El pequeño salón se llenaba de humo de sus cigarros, de sudor y de alcohol. La luz debía de ser tenue y procurando no llevar ciertos tipos de gafas para no reflejar la jugada que tienen en sus manos.
El silencio alrededor de esa mesa era el reinante que era interrumpidos por la voz de las apuestas y los golpes de billetes en su superficie. Se podía abandonar la sala en silencio y en precaución cuando uno lo creyera necesario. La seguridad y la permanencía de esas jugadas dependía del respeto que se tuviera.
En las partidas clasificadas como normales en las que no entraban los miles, sino los cientos de euros, era las que les prefería Peret. En esas eran normales ganarse unos billetes de más, y poderse ir a casa contento.
Era muy habitual que el ganador, al acabar la partida final, ya entrando en la madrugada, invitara a unas rondas de whisky a los supervivientes de la mesa. Peret, cuando ganaba, siempre lo hacía, y no una vez, sino hasta dos rondas seguidas. Siempre invitaba diciendo que la ronda ¡la paga la abuela!.
Siempre que triunfaba, lo mismo, ¡ invito a una ronda, que paga la abuela!. Así la mayoría de las veces.
Una vez, cuando terminó una de las partidas y dirigiéndose a casa con un amigo, ambos muy contentos por los efectos etílicos, este le dijo que tenía una abuela muy generosa al pagar esas rondas de whisky. Peret le contesto que ya no tenía ninguna abuela y ningún familiar cercano, confesándole casi borracho, que ese dinero se lo robó a una anciana. Su amigo quedó sorprendido de lo que estaba escuchando, pidiéndole que le contara su historia.

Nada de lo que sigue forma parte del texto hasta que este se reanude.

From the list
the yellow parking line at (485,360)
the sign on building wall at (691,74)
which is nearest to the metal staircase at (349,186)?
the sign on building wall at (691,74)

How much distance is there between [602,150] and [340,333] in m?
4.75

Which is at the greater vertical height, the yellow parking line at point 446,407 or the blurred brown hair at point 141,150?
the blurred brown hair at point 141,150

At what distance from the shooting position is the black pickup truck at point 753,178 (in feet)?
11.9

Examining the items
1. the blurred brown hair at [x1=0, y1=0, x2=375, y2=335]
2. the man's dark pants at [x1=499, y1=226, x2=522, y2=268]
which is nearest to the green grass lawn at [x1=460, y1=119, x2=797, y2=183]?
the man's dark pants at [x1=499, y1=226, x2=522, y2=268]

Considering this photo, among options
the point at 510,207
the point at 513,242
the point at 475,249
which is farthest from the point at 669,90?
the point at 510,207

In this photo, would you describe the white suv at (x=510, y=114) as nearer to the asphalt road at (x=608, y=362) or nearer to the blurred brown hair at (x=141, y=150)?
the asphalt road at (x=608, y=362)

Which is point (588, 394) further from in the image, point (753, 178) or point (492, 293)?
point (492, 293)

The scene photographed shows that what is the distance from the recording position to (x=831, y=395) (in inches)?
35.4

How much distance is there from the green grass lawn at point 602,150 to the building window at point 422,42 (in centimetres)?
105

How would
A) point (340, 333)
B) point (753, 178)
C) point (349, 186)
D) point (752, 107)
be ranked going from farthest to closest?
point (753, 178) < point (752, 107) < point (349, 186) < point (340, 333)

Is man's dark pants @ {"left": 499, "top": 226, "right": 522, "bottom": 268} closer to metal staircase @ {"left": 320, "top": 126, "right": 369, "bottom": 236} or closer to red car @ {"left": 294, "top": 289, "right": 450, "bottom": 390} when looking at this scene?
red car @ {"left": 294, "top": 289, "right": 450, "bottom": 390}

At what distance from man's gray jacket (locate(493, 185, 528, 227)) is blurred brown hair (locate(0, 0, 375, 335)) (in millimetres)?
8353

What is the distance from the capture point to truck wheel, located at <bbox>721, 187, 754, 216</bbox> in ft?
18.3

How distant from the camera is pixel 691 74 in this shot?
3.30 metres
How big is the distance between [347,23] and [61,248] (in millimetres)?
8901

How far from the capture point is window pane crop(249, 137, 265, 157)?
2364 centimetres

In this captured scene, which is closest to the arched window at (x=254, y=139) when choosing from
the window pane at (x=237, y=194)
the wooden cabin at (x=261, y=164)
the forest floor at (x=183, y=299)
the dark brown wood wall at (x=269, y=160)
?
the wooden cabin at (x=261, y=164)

Peret trabajaba en un banco atendiendo al público tras un mostrador. A ella venía cada principio de mes la abuela María a recoger su pensión. El tiempo y las confianzas hacen que se conozcan las personas, y Peret se acabó enterándose de que la anciana María vivía sola y que no tenía descendientes. Nunca recogía su pensión completa, siempre decía: ¡Sr. Peret, estos cien me los mete en la cartilla! ¡Nunca se sabe que a pesar de mi avanzada edad, las sorpresas que me puede dar todavía la vida!. Poquito a poquito empezó a sumar esa cartilla de ahorro una cierta cantidad considerable.
Hasta que llegó el momento que pasaron unos meses que la simpática María no pasaba a recoger su pensión. Y Peret se interesó por su estado de salud, enterándose por sus vecinos que la anciana había fallecido.
Como es normal, la cuota de María desapareció de los presupuestos de la jubilación, pero quedaba abierta la cuenta de ahorro que parece ser que nadie iba a reclamar.
A Peret le rondaba mucho por la cabeza esa dichosa cuenta, sabía que con el transcurso del tiempo, ese dinero se lo iba a quedar el Estado o su propio banco. Siempre hay triquiñuelas para hacer lo imposible. Así que se propuso un plan que lo llevó a cabo. Abrió una cuenta nueva que él con suerte podría disponer. Y poco a poco, mes tras mes, y durante un largo periodo, fue traspasando en pequeñas cantidades los ahorros de María a esa nueva cartilla. De ese modo, nunca levantó sospechas y terminó por apoderarse del dinero de la abuela, que sigilosamente y meticulosamente iba sacando.
Peret tuvo suerte, se jubiló anticipadamente por una reforma laboral de su banco, y nunca fue descubierto. Este suceso ocurrió hace algunos años, y los ahorros de la anciana se los gastó en whisky.